Located on the corner of South Wilmington since 1904, it’s one of downtown Raleigh’s two First Baptist churches. They started as one church in 1812 with both white and black members. The Negro members of the congregation split in 1858 under the leadership of Henry Jett but kept the same name.
“Those former slaves had such courage not only to join in partnership with our brothers and sisters in founding the church, but also to maintain the name,” Harshaw said. “It would have been so easy then for Negroes to name themselves Second Baptist or Third Baptist – it must have been some awful courageous people to maintain that name.”
The church and its members also played key roles in the civil rights movement in Raleigh. Mozelle Dolby Weldon recalls attending civil rights meetings in the church with other Shaw University students before marching to the Capitol.
Today, First Baptist of Wilmington Street is a church with deep roots in the community and families whose membership spans generations. Harshaw is still referred to as “the new pastor” by many members, though he’s been preaching there for 15 years.

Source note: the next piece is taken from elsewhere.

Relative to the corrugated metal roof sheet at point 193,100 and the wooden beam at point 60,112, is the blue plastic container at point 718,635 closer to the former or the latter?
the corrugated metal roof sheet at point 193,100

Over the years, the church has included many notable Raleighites such as Manual and Myrtle Crockett, principal and teacher at the N.C. School for the Negro Blind and Deaf. Even more significant to the life of the church, many families have been members for generations. It’s the place they say enfolds them like a family, embracing them during both times of celebration and times of weakness.
Tally can recall a church bus that would travel around to Raleigh’s neighborhoods and pick people up for church. Not getting on that bus was never an option, Tally said; the church knew its young members well and kept them accountable.
The bus is long gone, but the church seeks to retain that tie to the community, feeding the homeless, providing space for government meetings and hosting a National Day of Prayer event each year.
The church is still predominantly black, though they also have white members, Harshaw said. They regularly partner with other area churches from Edenton United Methodist to Temple Beth Or to their sister First Baptist over on Salisbury Street to better serve their community.
“A church with that commitment and history speaks to its viability forever,” church member Cheri Beasley said. “Two hundred years from now, when none of us is here anymore, this church will be standing, because of its history and because of its activity.”